Maka, hubungan terlarang antara dia dan aku hanya bisa dijalankan diam-diam saja semenjak aku ada di tahun akhir kuliah.

Aku sendiri tak kalah merasa bersalah ke Wina karena sudah tega berbuat gila dengan pacar sahabat sendiri. Sayangnya, kewarasan nuraniku terkalahkan oleh bujuk rayu Wildan. Aku terbuai dan terhanyut, meski terus bersikeras hubungan kami tidak lebih dari having fun saja.

Jiwa bebasku lebih mendominasi keputusan yang kubuat. Apalagi aku akui, aku tipe seenak dengkul. Aku hanya menganggap, selama janur kuning belum melengkung, maka tak masalah aku sering tidur dengan Wildan tanpa sepengetahuan Wina. Konyol.

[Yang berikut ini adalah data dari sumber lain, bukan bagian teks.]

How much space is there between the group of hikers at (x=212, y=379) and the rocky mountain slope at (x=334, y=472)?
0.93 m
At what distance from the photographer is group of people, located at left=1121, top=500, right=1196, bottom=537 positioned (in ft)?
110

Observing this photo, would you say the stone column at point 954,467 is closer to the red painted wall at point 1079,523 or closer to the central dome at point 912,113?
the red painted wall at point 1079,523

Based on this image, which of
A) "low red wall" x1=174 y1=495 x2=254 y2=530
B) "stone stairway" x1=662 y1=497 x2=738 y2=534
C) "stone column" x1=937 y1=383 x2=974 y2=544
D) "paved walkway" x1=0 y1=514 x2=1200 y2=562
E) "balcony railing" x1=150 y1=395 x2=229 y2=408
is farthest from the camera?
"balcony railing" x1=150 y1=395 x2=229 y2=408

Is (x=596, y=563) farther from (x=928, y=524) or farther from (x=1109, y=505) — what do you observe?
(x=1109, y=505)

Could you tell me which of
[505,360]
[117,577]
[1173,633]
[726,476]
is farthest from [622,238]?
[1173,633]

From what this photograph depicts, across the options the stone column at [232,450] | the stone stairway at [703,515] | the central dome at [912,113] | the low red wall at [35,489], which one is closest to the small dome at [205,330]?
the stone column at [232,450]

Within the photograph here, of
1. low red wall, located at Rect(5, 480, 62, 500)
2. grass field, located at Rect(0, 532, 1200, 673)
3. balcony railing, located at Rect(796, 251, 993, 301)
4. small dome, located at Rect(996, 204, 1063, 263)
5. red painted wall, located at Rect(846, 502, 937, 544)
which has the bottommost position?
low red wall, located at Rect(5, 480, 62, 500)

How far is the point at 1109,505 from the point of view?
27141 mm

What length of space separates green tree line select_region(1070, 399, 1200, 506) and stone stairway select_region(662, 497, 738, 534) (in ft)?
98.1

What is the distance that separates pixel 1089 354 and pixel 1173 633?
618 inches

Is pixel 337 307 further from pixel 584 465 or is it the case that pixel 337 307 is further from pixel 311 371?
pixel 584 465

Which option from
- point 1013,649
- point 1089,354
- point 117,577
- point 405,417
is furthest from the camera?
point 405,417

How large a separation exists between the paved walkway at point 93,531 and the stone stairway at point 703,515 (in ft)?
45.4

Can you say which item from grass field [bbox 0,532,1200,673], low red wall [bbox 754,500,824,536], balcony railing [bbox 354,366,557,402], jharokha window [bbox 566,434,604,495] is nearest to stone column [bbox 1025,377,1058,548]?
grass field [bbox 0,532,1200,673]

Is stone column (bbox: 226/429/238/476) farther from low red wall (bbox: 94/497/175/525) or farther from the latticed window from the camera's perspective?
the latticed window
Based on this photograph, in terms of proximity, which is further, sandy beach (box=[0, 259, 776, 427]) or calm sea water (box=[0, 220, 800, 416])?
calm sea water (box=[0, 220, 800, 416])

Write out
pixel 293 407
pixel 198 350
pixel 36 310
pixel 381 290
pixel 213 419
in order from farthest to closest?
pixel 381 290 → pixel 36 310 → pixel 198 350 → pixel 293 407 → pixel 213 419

Sekaligus gila dan bejat di mata siapapun yang tau, pastinya.

Aku mengakui, kok!

Sejak aku menjadi sex buddy Wildan, sejak itu pula aku mengenal suntik KB. Aku tidak ingin tolol dengan sebuah kehamilan yang tidak perlu. Dan karena Wildan juga melakukan kegiatan intim pula dengan Wina, maka aku terkadang tidur dengan pria lain yang menarik hati. It's my prerogative!

Wildan tau, dan ia pernah memprotes, meski dibantah dan makin aku hina. "Elu berani protes karena gue ngentot ama orang lain?! Lah, elu aja ngentot ma Wina. Bahkan gue gak tau ama siapa lagi elu selain ke gue ama Wina."

Dengan serangan kalimat demikian, biasanya Wildan surut dan diam, walaupun hatinya sangat tidak bisa menerima. Tapi mau bagaimana lagi? Dia juga melakukan itu dengan Wina, entah karena aji mumpung, atau paksaan Wina.